Why is green a primary color for light?

Answer #1

We just learned this in science haha. Because when it is mixed with 1 of the other primary colors (red and yellow) it makes a secondary color

Answer #2

Red, Blue, and Green combined creates a white color.

Answer #3

You are correct, but that is if your mixing pigments to make a hue. Red Blue and Green are the primary colors of light.

Answer #4

If you pass any non-primary colour through a prism it splits it into its constituent colours

e.g. white light splits into the familar spectrum of the rainbow.

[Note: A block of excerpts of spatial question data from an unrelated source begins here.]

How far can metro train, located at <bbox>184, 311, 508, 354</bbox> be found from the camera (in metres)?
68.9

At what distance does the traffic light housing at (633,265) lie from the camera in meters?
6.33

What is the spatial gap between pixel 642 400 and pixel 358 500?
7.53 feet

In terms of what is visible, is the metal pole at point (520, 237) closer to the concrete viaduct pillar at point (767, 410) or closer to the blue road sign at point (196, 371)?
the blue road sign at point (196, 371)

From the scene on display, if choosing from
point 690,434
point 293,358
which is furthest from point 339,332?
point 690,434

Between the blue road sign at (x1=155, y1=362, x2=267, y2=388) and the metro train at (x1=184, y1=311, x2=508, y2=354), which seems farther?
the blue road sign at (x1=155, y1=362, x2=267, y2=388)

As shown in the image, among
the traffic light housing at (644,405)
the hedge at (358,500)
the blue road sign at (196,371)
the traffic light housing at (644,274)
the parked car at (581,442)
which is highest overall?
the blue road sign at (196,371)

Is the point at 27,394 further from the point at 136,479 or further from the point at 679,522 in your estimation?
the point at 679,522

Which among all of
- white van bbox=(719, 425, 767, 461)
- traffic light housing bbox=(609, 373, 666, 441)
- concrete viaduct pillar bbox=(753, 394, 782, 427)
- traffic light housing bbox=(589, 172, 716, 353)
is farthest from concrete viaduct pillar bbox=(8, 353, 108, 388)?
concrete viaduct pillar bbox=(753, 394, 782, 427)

if you pass “mono-chromatic green” light through a prism it does not (and cannot be) split into any constituent parts. It is a pure, “single frequency”, (alternatively - “single wavelength”) colour.

– Best wishes - Majikthise.

Answer #5

True but he was talking about light not pigments

Answer #6

@Daviesha Hubert EXACTLY and it was YOU that changed it to comments about pigments (whether you realized it or not).

I quote the following from your answer: “… Because when it is mixed with 1 of the other primary colors (red and yellow) it makes a secondary color “ …..

…. But YELLOW is a SECONDARY colour that is formed by adding RED light to GREEN light (when talking about COLOUR ADDITION),

and both funnyboy56 and the OP epiclygreen were perfectly correct in their comments - they were talking about COLOUR ADDITION where LIGHT is added.

You are talking about COLOUR SUBTRACTION which occurs when pigments (paint) are mixed, but you wrongly state that green is a primary colour in such circumstances - GREEN (paint) is formed by mixing the two (primary paint) colours YELLOW and BLUE.